EDIT : A desired output would be for example to have TotalResultats[0] contain only these lines :
440 49.9911561170447 -1002.727121613 -1002.72088094757 -1004.36865629012 1.64777534254374 -2.30045369926927 4346.38067015602 16.319590369315 16.319590369315 16.319590369315
480 42.0678318129411 -1002.69068695093 -1003.09270361295 -1004.47931559314 1.38661198019398 148.219667654185 4345.58826561836 16.3185985476593 16.3185985476593 16.3185985476593
520 43.0855216044083 -1003.4761833678 -1003.33820025832 -1004.75835665467 1.42015639634654 -50.877194096845 4345.23364199522 16.3181546401367 16.3181546401367 16.3181546401367
Whereas TotalResults[1] would contain these :
29480 109.504432929553 -980.560226069922 -998.958927113452 -1002.5683396275 3.6094125140473 6797.60091557441 4336.52501942717 16.3072458525354 16.3072458525354 16.3072458525354
29520 106.663291994583 -987.853629557979 -998.63436605413 -1002.15013076443 3.51576471029626 3975.43407740646 4344.84444478408 16.3176674266037 16.3176674266037 16.3176674266037
29560 112.712019757891 -1020.65735849343 -998.342638324154 -1002.05777718853 3.71513886437272 -8172.25412368794 4374.81748831773 16.3551041162317 16.3551041162317 16.3551041162317
And TotalResults[2] would be :
52480 142.86322849701 -983.254970494784 -995.977110177167 -1000.68607319299 4.70896301582636 4687.60299340191 4348.30194824999 16.321994657312 16.321994657312 16.321994657312
52520 159.953459288754 -984.221801201968 -995.711657311665 -1000.9839371836 5.27227987193358 4233.04866428826 4348.82254074761 16.3226460049712 16.3226460049712 16.3226460049712
52560 161.624843851124 -1011.76969126636 -995.320907086768 -1000.64827802848 5.32737094170867 -6023.57133443538 4375.12133631739 16.3554827492176 16.3554827492176 16.3554827492176
In the first case,
TotalResultats[0][0] = [49.9911561170447, -1002.727121613, -1002.72088094757, -1004.36865629012, 1.64777534254374, -2.30045369926927, 4346.38067015602, 16.319590369315, 16.319590369315, 16.319590369315]

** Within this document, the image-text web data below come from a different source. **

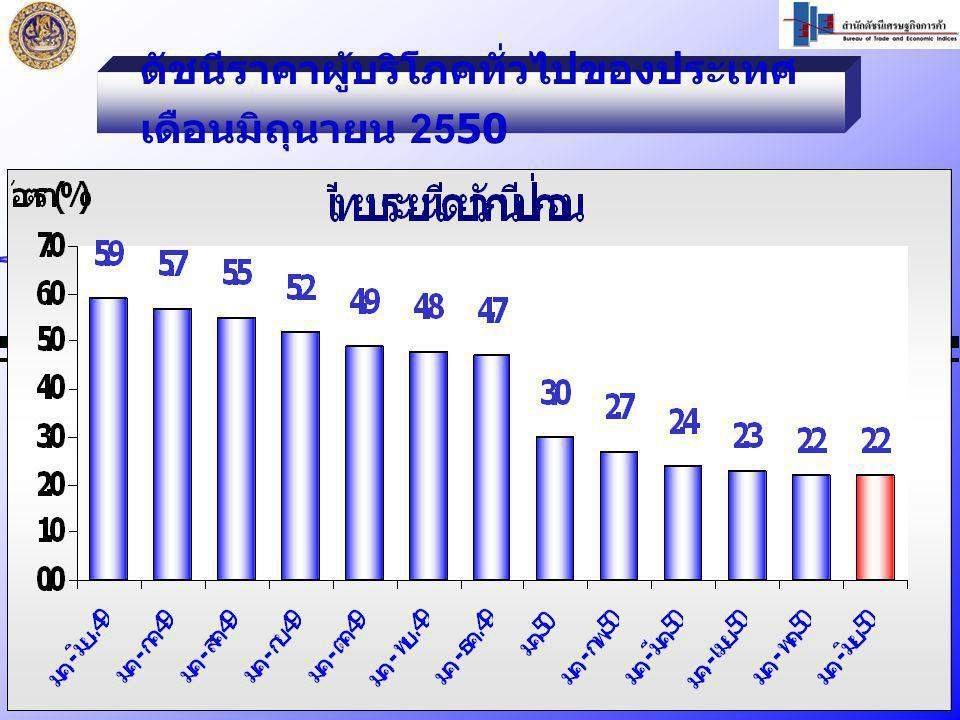 9 ดัชนีราคาผู้บริโภคทั่วไปของประเทศ เดือนมิถุนายน 2550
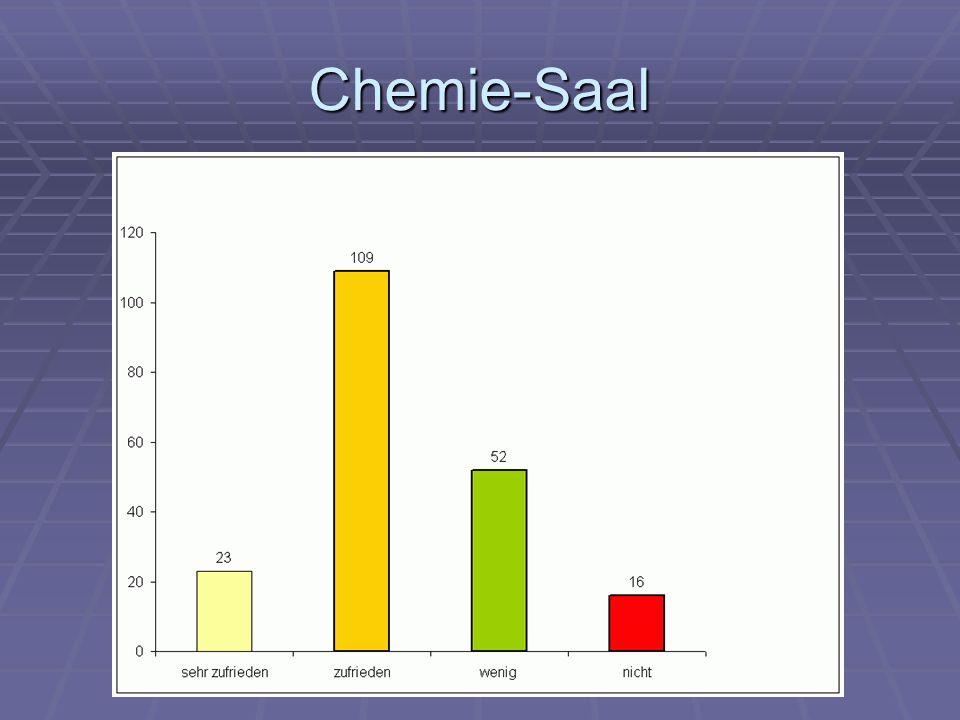 Chemie-Saal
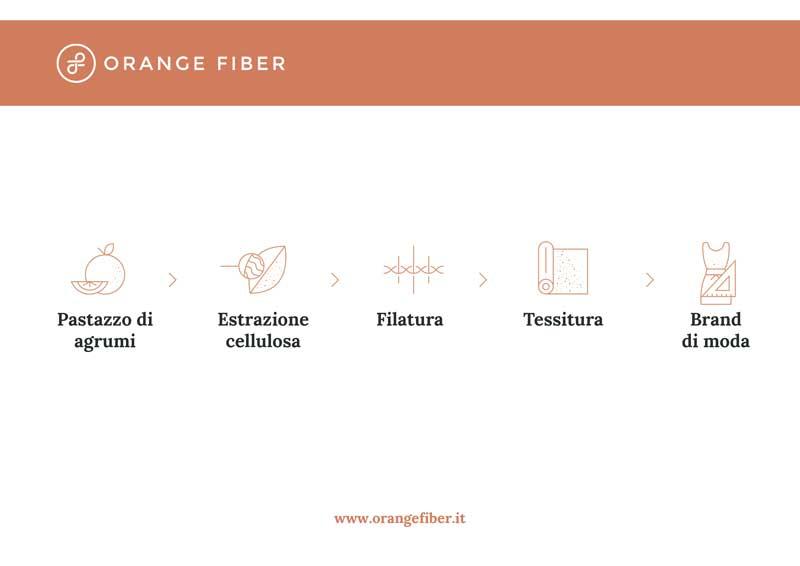Il processo di produzione Orange Fiber [fonte: orangefiber.it]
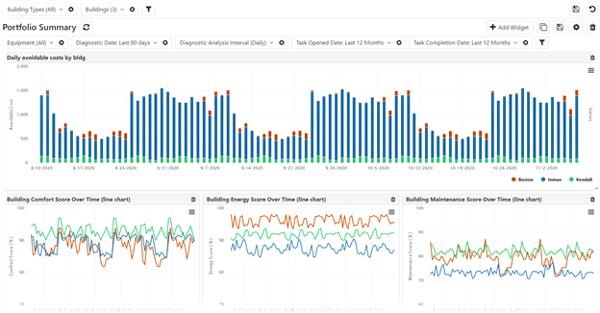 Analytics Dashboard Charts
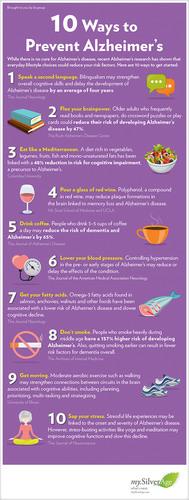 10 Ways to Prevent Alzheimer's. (PRNewsFoto/MySilverAge) (PRNewsFoto/MYSILVERAGE)
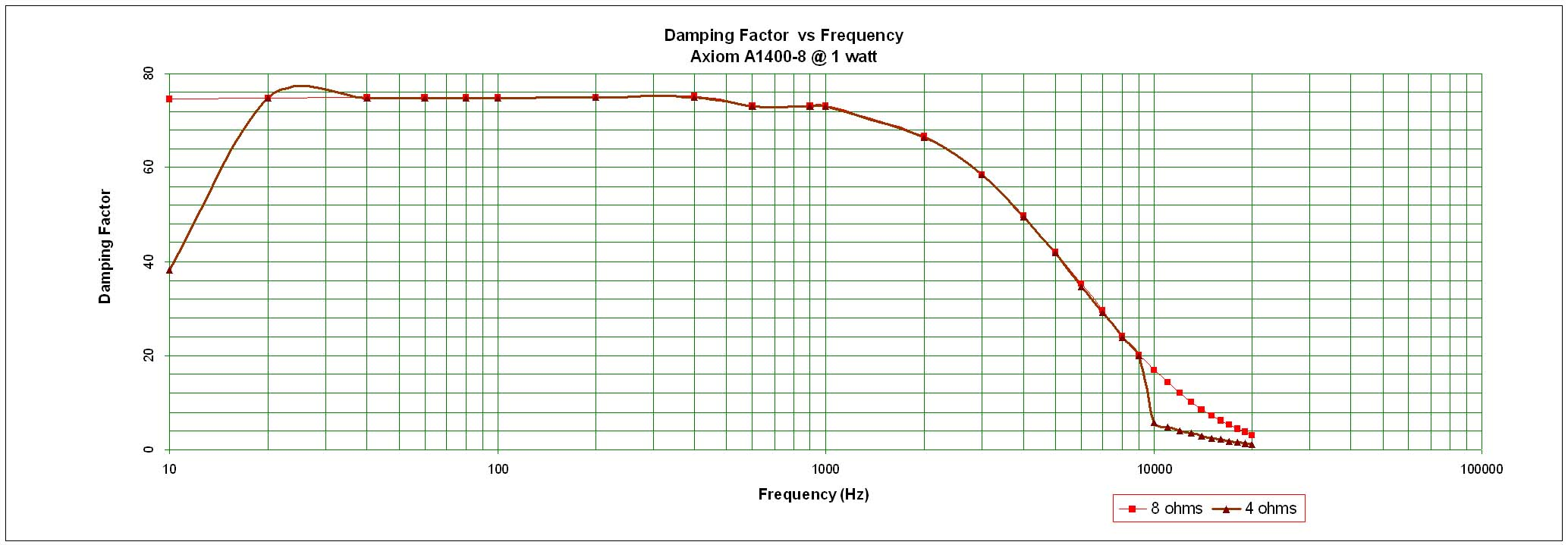 Audioholics Amplifier Measurement Standard The Signal Amplifiers Can Set Input And Output Ratio A1400 Damping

If it can help, I'm coding this in Visual Studio, using python 3.6.8
Thanks a whole lot!
I recommend to use pandas. It's a very powerfull tool to treat tabular data in python. It's like excel or sql inside python. Suppose 1.csv contains the data you have provided in the question. Then you can easily load data, filter it, and save results:
import pandas as pd
# load data from file into pandas dataframe
df = pd.read_csv('1.csv', header=None, delimiter=' ')
# filter by temperature, column named 0 since there is no header in the file
df2 = df[df[0].between(450, 550)]
# save filtered rows in the same format
df2.to_csv('2.csv', header=None, index=False, sep=' ')
Pandas may be harder to learn than plain python syntax but it is well worth it.